Provincial / State sides
- Years: Team / Apps / (Points)
- 2001–08, 2011–12: Counties Manukau / 63 / (105)
- 2012–13: Havelock Sports Club /  / ()

Super Rugby
- Years: Team / Apps / (Points)
- 2005–07: Chiefs / 16 / (25)
- 2008: Highlanders / 9 / (0)

= Niva Ta'auso =

Niva Ta'auso is a former Samoan-born New Zealand rugby union player. His position was Centre. He notably played for Counties-Manukau in the National Provincial Championship as well as for Connacht in the Pro12.

He last played for the Pukekohe club where he made his 100th appearance in 2015.

Ta'auso debuted for the Chiefs in the Super 14 in 2005 against the Sharks. In three seasons Ta'auso had played 16 matches and scored 25 points.

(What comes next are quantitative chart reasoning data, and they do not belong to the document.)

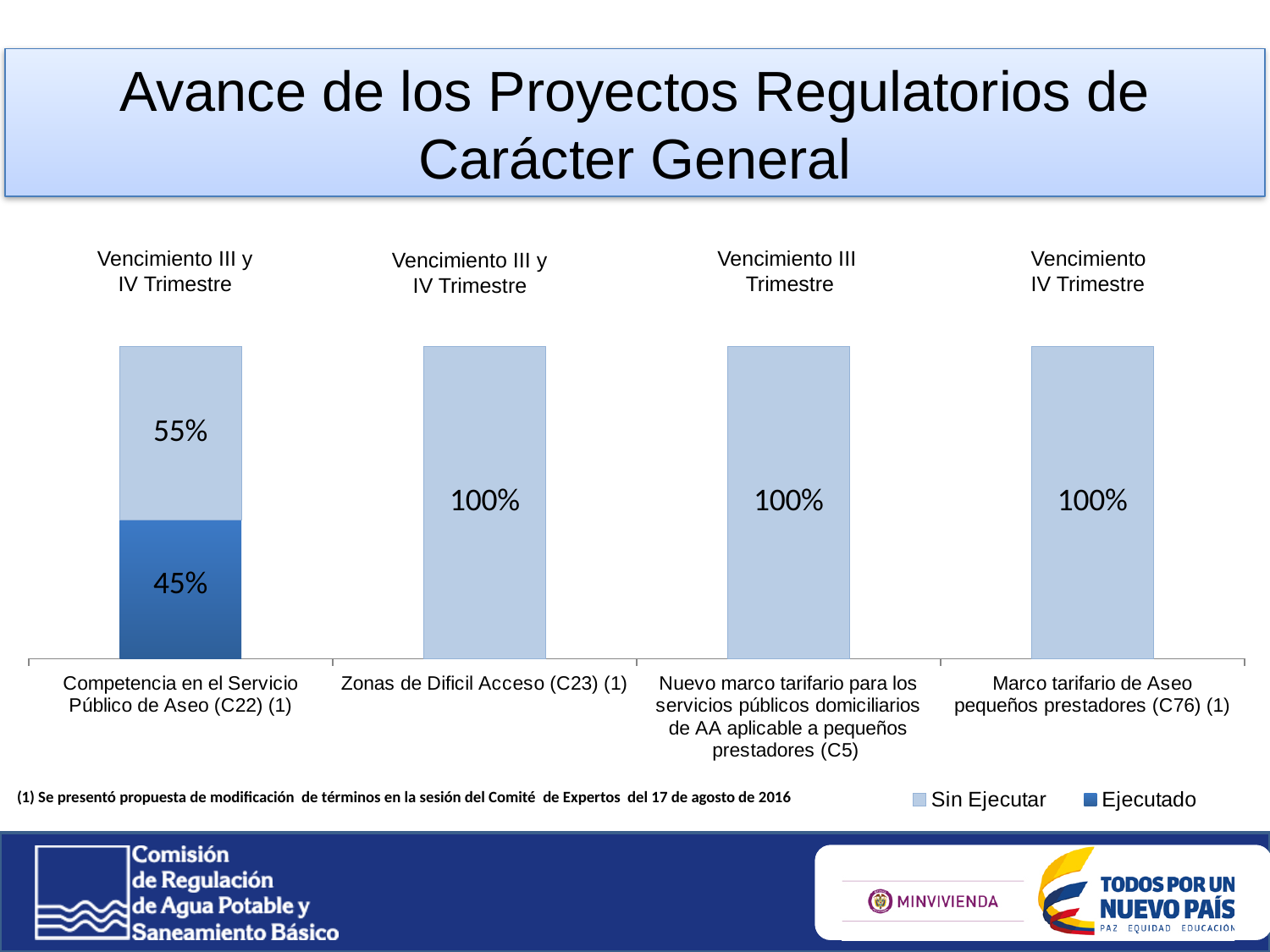
What is the Sin Ejecutar value for Zonas de Dificil Acceso (C23) (1)? 100% Which category has the highest Ejecutado value? Competencia en el Servicio Público de Aseo (C22) (1) What is the difference between the Sin Ejecutar and Ejecutado values for Competencia en el Servicio Público de Aseo (C22) (1)? 10% How many categories are plotted on the chart? 4 What kind of chart is shown on the slide? Stacked bar chart Which is larger for Competencia en el Servicio Público de Aseo (C22) (1): the Sin Ejecutar value or the Ejecutado value? Sin Ejecutar What is the Ejecutado value for Competencia en el Servicio Público de Aseo (C22) (1)? 45% How many series does the legend list? 2 What is the Sin Ejecutar value for Competencia en el Servicio Público de Aseo (C22) (1)? 55% What are the two legend entries of the chart? Sin Ejecutar and Ejecutado What is the total of the stacked bar for Competencia en el Servicio Público de Aseo (C22) (1)? 100% What is the Sin Ejecutar value for Marco tarifario de Aseo pequeños prestadores (C76) (1)? 100%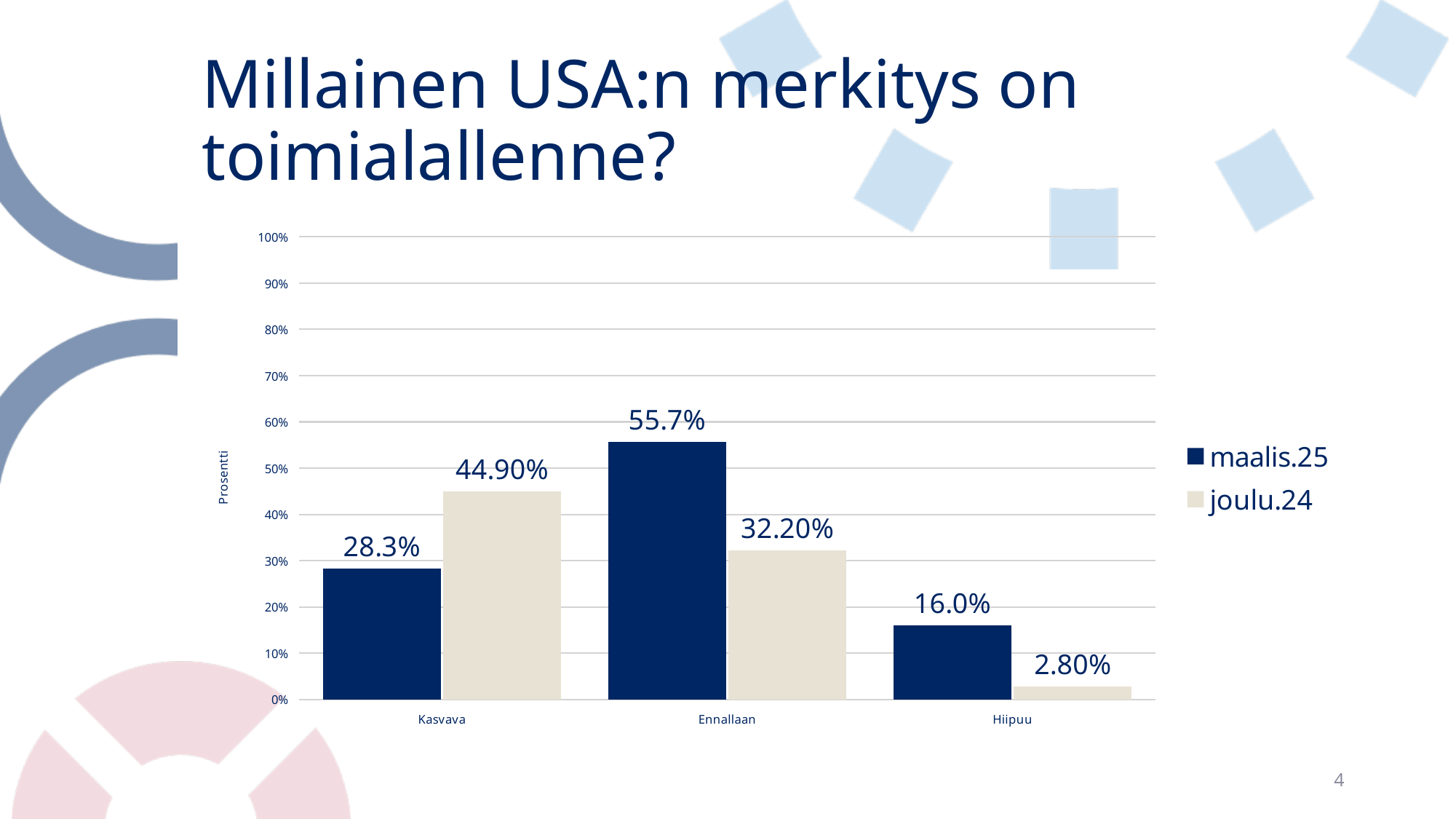
What is the value for Hiipuu in the joulu.24 series? 2.80% For Kasvava, which series has the larger value, maalis.25 or joulu.24? joulu.24 What is the value for Ennallaan in the joulu.24 series? 32.20% How many series does the legend list? 2 What is the value for Kasvava in the maalis.25 series? 28.3% How many categories are shown on the x axis? 3 What is the difference between the maalis.25 and joulu.24 values for Ennallaan? 23.5 percentage points Which category has the lowest value in the joulu.24 series? Hiipuu What is the label of the vertical axis? Prosentti Which category has the highest value in the maalis.25 series? Ennallaan What is the value for Hiipuu in the maalis.25 series? 16.0% What kind of chart is shown on the slide? Bar chart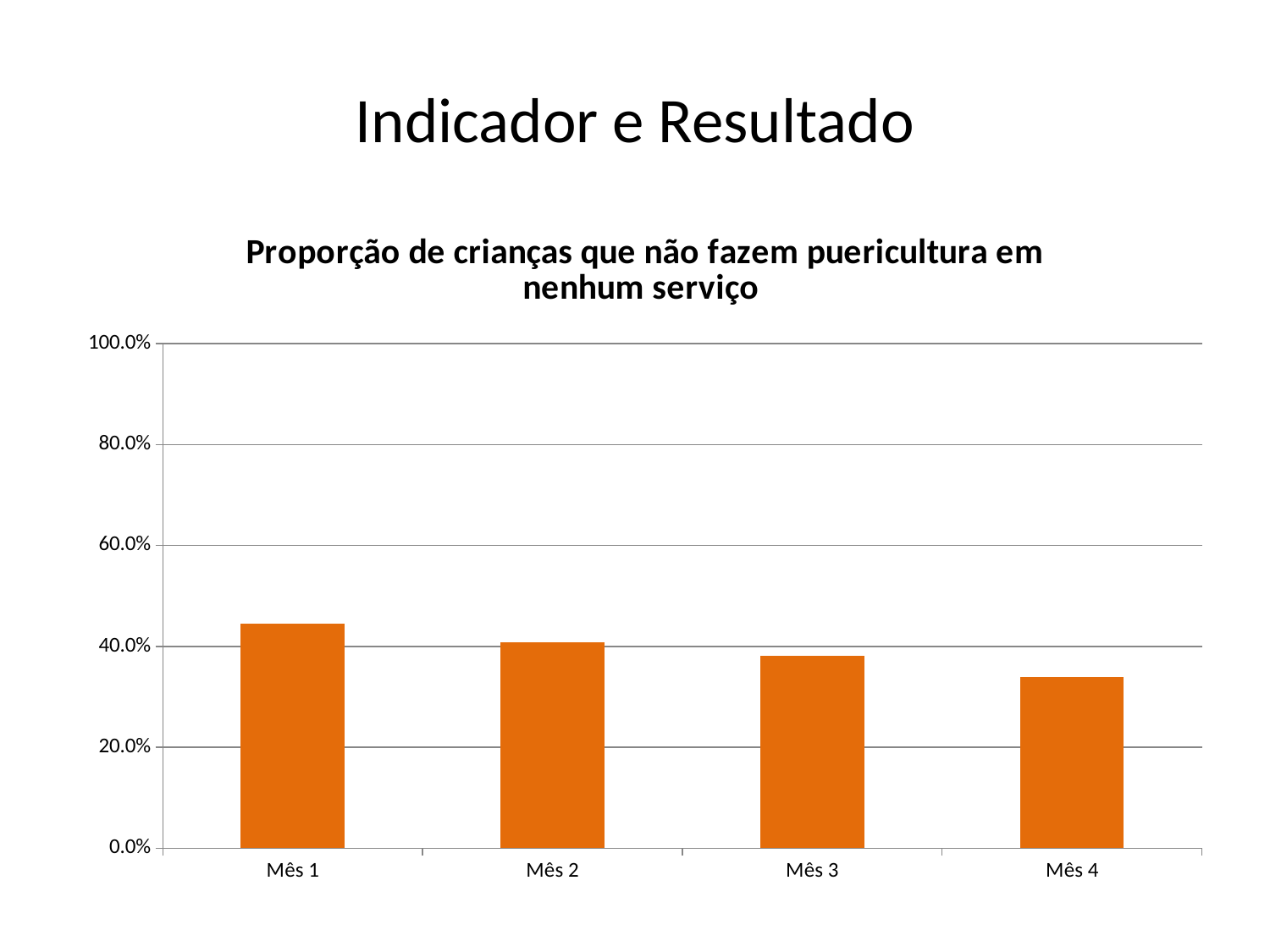
Is the value for Mês 1 greater or less than 60.0%? less Do the values rise or fall from Mês 1 to Mês 4? fall Is the value for Mês 1 greater or less than 40.0%? greater What kind of chart is shown on the slide? bar chart Which month has the lowest value? Mês 4 Is the value for Mês 4 greater or less than 40.0%? less Which is larger, the value for Mês 2 or the value for Mês 3? Mês 2 Which is larger, the value for Mês 1 or the value for Mês 4? Mês 1 How many categories (months) are plotted on the chart? 4 Which month has the highest value? Mês 1 What is the title of the chart? Proporção de crianças que não fazem puericultura em nenhum serviço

In 2008 he was drafted into the Highlanders squad.

Ta'auso played for Counties-Manukau in the National Provincial Championship. He debuted against Argentina in 2001 and returned there in 2011 after departing Connacht.

==New Zealand Representative Teams==
- New Zealand Divisional XV – 2004
- Junior All Blacks – 2006

==Connacht==
Connacht announced on their official website on 14 July 2008 that they signed Ta'auso for the Celtic League season 2008–09. He remained there until the end of the 2010–2011 season.